The Biden administration’s WOTUS, or “Waters of the U.S.” rule, which expands the Clean Water Act’s jurisdiction, officially takes effect today. However, Texas Federal Judge Jeffrey Brown has put a hold on the signature water regulation in Texas and Idaho, heading off the rule amid a push against the signature water regulation.
Two lawsuits, one brought forward by state officials, and another by industry members in the U.S. District Court for the Southern District of Texas, argued that the U.S. Environmental Protection Agency and the Army Corps of Engineers should wait for the upcoming supreme court ruling on Sackett v. EPA before implementing the new regulation. Plaintiffs argued that the new WOTUS rule marked an overstep and return to Reagan-era oversight of wetlands and waterways.

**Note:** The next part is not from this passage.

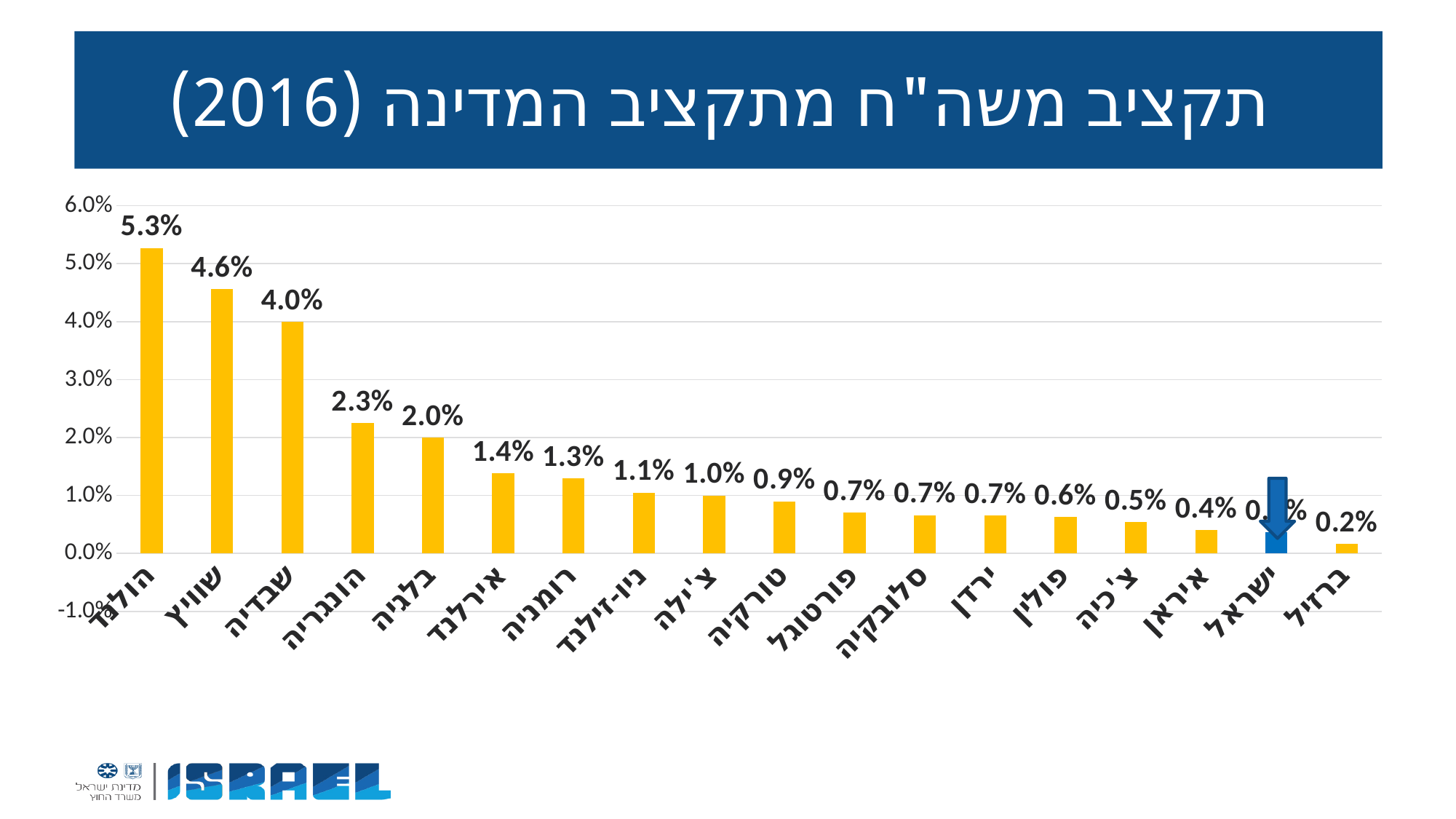
Which bar is coloured blue instead of yellow? ישראל Which has a larger value, בלגיה or אירלנד? בלגיה What kind of chart is shown on the slide? bar chart What is the value for שבדיה? 4.0% Is the value for ישראל greater or less than 1.0%? less What is the value for ברזיל? 0.2% Which country has the lowest value? ברזיל What is the value for הולנד? 5.3% How many countries are shown in the chart? 18 What is the difference between the values for הולנד and שוויץ? 0.7% Which country has the highest value? הולנד What is the value for הונגריה? 2.3%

In his ruling, Brown found the EPA and Corps of Engineers, “do not have unbridled jurisdiction to regulate all the nation’s waters.” The consolidated suits were brought by 18 industry groups, Republican Texas Attorney General Ken Paxton, and other state agencies.
Although 25 other states filed complaints and motions for preliminary injunctions against the rule, court documents read, “The court is reluctant to deprive states that embrace the Rule from exercising their sovereign rights to conform their conduct accordingly — at least until the Rule’s statutory and constitutional validity has been determined.”
Paxton posted a Tweet in response to WOTUS being blocked by Brown.
Big victory against Biden: Last night a federal court blocked the Admin’s radical “waters of the US” rule, which imposes a leftist environmental agenda on Texas, crushing new regs, and oppressive economic costs. I will always fight to keep Biden’s boots off the necks of Texans! pic.twitter.com/zp2Wv17bhC
— Attorney General Ken Paxton (@KenPaxtonTX) March 20, 2023
Further WOTUS suits filed
Texas Farm Bureau also filed a legal challenge yesterday to the WOTUS rule, joining Matagorda County Farm Bureau, the American Farm Bureau Federation, and 15 other organizations representing agriculture, infrastructure, and housing.
“Texas farmers and ranchers cannot know whether their property or project contains WOTUS, because the rule is hopelessly vague,” TFB President Russell Boening said. “The rule reaches far too broadly to cover wet patches and areas that are usually dry or remote from navigable water. The rule violates the Clean Water Act and the Constitution, as well as Supreme Court case law, and it should be struck down.”
Boening said the rule will require landowners to hire environmental consultants, attorneys and engineers to ensure they are in compliance while trying to farm their land. He said the rule will have broad impacts throughout the country.
“It will slow down or halt projects, increase costs, eliminate jobs, all without improving water quality, which Congress trusted states and localities to regulate where navigation is not involved,” he said.